━━━ Records shown ━━━

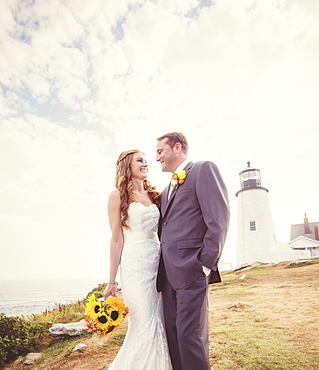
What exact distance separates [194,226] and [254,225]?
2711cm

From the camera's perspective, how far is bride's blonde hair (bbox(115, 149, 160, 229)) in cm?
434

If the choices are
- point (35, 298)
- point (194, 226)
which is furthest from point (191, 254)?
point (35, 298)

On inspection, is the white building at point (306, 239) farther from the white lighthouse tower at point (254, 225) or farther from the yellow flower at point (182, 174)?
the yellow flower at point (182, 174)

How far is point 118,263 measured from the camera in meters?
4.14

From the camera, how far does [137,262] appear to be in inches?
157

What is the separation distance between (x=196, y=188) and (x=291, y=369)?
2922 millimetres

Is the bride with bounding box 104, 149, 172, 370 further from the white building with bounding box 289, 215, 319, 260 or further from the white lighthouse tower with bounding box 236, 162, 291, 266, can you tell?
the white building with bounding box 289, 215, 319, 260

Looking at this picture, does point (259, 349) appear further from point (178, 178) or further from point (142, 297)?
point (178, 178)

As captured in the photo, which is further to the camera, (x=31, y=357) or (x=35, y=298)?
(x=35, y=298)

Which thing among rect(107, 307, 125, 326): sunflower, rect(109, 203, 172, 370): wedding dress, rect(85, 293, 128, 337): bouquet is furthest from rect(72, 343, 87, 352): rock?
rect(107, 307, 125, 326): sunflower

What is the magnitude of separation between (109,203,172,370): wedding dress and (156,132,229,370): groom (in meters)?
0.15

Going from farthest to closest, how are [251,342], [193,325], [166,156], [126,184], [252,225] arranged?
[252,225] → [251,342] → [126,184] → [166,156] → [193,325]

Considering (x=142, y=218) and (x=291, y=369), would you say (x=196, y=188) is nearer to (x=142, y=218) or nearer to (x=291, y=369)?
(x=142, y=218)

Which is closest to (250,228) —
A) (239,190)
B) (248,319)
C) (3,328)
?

━━━

Exercise aim:
Reproduce all of the saved data entries above word for word, leaving out the pictures.

Reply to the task:
What exact distance separates [194,226] and [254,225]?
2711cm

From the camera's perspective, how far is bride's blonde hair (bbox(115, 149, 160, 229)) in cm?
434

If the choices are
- point (35, 298)
- point (194, 226)
which is furthest from point (191, 254)?
point (35, 298)

On inspection, is the white building at point (306, 239) farther from the white lighthouse tower at point (254, 225) or farther from the yellow flower at point (182, 174)?
the yellow flower at point (182, 174)

How far is point 118,263 measured from the camera in meters?
4.14

From the camera, how far does [137,262] appear to be in inches?
157

What is the separation distance between (x=196, y=188) and (x=291, y=369)?
2922 millimetres

Is the bride with bounding box 104, 149, 172, 370 further from the white building with bounding box 289, 215, 319, 260 or further from the white lighthouse tower with bounding box 236, 162, 291, 266, can you tell?
the white building with bounding box 289, 215, 319, 260

Looking at this picture, does point (259, 349) appear further from point (178, 178) or further from point (142, 297)?
point (178, 178)

As captured in the photo, which is further to the camera, (x=31, y=357) or (x=35, y=298)?
(x=35, y=298)

Which thing among rect(107, 307, 125, 326): sunflower, rect(109, 203, 172, 370): wedding dress, rect(85, 293, 128, 337): bouquet is furthest from rect(72, 343, 87, 352): rock?
rect(107, 307, 125, 326): sunflower

What is the magnitude of separation between (109,203,172,370): wedding dress and (156,132,229,370): groom (in meters)?
0.15

Going from farthest to closest, how are [251,342], [193,325], [166,156], [126,184], [252,225] arranged?
[252,225] → [251,342] → [126,184] → [166,156] → [193,325]

Considering (x=142, y=218) and (x=291, y=369), would you say (x=196, y=188) is nearer to (x=142, y=218) or nearer to (x=291, y=369)?
(x=142, y=218)

Which is closest to (250,228) —
A) (239,190)
B) (248,319)
C) (3,328)
?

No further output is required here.